|
|
|
|
|
by retrac
1613 days ago
|
|
Well, it kinda did though, didn't it? Being charitable for a second, I suspect it's more that history is "on pause" than ended, but I do get a feeling of almost timeless stasis. In comparison to the scale of ideological, political, economic, and social changes for the 19th and 20th centuries, essentially nothing has happened since 1992. No major nation has had a revolution. There have been no major wars between nation-states. No ideologies of note have arisen or been cast down. Nothing historical has happened -- so the end of history. From what I've read, a lot of people felt similarly in the late era of the Pax Britannia. (Which is a big part of why I think it's just "on pause".) |
|
The period since 1992 was relatively peaceful, that's right. But that's not what Fukuyama's thesis was about, especially since he couldn't know in 1992 what would happen in the next 30 years.
Fukuyama's theory was that mankind has reached its optimal, stable state and that that the further historical changes are very unlikely, because why would people want to mess with perfection :) It was basically very naive optimism, I guess he was still in euphoria after Soviet Union collapse...
Since then we had "war on terrorism" and PATRIOT act, big financial crisis of 2008, rise of social media and surveillance state, and now COVID pandemic. Plenty of historical changes, most of them for worse.

^^^^^^^^^^^^^^^^

DIRECTIONS → Copy the discussion of Fukuyama's "end of history" word for word, starting with "Fukuyama's theory was" and going on through "them for worse.".

^^^^^^^^^^^^^^^^

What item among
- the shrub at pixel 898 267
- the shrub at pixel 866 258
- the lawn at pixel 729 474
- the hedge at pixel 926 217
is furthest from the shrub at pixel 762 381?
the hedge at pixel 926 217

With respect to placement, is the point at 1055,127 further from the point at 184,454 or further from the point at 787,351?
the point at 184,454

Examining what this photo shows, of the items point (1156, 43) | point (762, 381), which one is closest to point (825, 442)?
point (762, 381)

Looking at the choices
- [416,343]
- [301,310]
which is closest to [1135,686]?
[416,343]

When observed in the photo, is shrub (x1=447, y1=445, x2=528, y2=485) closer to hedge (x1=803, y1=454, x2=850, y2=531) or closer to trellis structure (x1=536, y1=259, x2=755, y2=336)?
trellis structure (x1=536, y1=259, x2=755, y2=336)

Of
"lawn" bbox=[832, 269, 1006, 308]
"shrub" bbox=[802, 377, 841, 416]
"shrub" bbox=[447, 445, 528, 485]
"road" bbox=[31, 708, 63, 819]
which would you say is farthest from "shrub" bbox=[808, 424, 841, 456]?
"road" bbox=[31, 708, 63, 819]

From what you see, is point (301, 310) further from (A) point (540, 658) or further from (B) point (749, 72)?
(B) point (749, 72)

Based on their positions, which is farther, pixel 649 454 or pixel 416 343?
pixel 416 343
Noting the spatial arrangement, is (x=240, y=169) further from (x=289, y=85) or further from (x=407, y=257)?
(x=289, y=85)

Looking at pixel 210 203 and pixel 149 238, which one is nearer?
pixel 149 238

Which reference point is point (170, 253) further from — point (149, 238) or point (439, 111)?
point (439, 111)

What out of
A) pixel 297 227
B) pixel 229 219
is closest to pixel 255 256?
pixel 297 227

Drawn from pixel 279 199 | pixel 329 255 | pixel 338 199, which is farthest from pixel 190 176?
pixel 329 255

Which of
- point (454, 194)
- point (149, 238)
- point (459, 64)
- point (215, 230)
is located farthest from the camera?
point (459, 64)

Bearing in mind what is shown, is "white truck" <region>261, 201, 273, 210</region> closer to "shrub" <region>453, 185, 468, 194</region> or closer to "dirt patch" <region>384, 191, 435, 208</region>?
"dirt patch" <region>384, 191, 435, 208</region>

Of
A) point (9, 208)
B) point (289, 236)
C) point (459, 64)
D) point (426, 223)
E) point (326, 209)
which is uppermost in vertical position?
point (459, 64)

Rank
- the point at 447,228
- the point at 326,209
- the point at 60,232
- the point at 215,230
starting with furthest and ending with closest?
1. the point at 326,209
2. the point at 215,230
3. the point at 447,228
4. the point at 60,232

^^^^^^^^^^^^^^^^

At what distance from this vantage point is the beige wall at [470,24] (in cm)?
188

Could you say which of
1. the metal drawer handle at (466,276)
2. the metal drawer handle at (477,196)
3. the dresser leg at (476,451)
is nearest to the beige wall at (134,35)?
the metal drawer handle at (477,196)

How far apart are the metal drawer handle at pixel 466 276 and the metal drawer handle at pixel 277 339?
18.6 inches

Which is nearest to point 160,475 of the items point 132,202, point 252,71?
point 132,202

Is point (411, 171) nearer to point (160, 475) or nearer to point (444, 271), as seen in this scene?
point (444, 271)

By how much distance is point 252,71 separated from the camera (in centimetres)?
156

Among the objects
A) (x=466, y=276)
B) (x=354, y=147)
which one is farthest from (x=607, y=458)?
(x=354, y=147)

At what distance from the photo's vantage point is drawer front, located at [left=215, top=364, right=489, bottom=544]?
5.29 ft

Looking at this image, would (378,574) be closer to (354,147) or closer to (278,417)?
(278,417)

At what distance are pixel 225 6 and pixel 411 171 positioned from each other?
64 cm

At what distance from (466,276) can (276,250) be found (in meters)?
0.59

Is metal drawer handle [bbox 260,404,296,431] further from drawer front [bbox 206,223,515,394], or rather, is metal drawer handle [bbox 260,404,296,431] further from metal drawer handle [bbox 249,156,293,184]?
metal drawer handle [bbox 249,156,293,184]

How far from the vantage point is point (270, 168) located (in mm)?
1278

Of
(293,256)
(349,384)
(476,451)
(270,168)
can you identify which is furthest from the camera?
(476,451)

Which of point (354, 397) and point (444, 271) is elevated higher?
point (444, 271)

^^^^^^^^^^^^^^^^

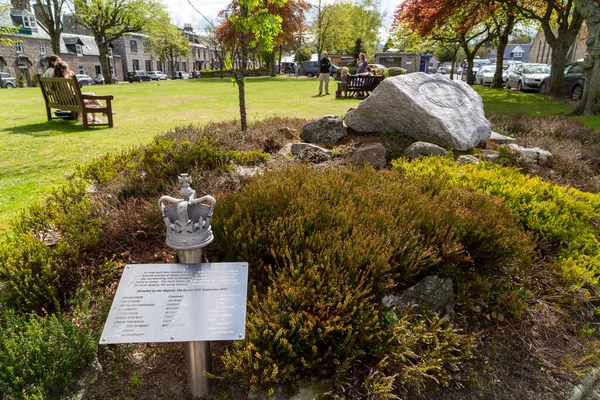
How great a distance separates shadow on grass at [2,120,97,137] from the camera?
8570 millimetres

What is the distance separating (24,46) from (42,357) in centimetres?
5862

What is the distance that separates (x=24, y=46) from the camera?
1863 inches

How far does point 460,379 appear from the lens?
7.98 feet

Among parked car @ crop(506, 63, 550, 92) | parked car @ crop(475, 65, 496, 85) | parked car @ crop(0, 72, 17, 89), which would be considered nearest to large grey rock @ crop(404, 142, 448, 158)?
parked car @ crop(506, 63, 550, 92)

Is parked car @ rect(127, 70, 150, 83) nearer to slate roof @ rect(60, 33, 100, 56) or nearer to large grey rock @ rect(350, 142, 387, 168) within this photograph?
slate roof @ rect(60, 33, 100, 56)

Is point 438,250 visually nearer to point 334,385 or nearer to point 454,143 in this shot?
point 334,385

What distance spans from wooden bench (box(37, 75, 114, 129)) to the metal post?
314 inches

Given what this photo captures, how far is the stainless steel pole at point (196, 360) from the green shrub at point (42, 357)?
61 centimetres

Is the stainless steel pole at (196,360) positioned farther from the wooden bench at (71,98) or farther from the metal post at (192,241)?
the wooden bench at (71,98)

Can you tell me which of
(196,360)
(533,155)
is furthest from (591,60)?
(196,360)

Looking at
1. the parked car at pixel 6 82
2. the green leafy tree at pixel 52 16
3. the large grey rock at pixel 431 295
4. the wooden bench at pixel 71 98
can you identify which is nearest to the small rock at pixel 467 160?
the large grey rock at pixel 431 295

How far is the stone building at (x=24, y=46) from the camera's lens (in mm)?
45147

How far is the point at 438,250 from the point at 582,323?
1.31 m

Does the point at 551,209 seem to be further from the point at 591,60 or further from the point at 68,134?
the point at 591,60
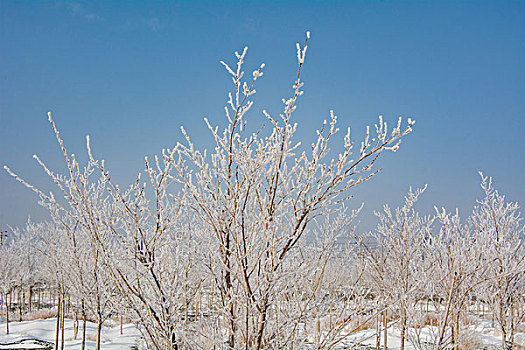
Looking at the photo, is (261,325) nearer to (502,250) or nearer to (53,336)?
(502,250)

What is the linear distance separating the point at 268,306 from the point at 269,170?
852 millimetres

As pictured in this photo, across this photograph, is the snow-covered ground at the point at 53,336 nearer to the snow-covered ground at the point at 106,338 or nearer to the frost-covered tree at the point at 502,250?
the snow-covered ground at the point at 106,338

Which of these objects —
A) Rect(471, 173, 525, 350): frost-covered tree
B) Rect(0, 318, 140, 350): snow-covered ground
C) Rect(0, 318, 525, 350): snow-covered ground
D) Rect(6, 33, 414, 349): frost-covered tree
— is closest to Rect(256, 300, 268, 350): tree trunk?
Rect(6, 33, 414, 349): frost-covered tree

^^^^^^^^^^^^^^^^

YOUR SOLUTION →
Fukuyama's theory was that mankind has reached its optimal, stable state and that that the further historical changes are very unlikely, because why would people want to mess with perfection :) It was basically very naive optimism, I guess he was still in euphoria after Soviet Union collapse...
Since then we had "war on terrorism" and PATRIOT act, big financial crisis of 2008, rise of social media and surveillance state, and now COVID pandemic. Plenty of historical changes, most of them for worse.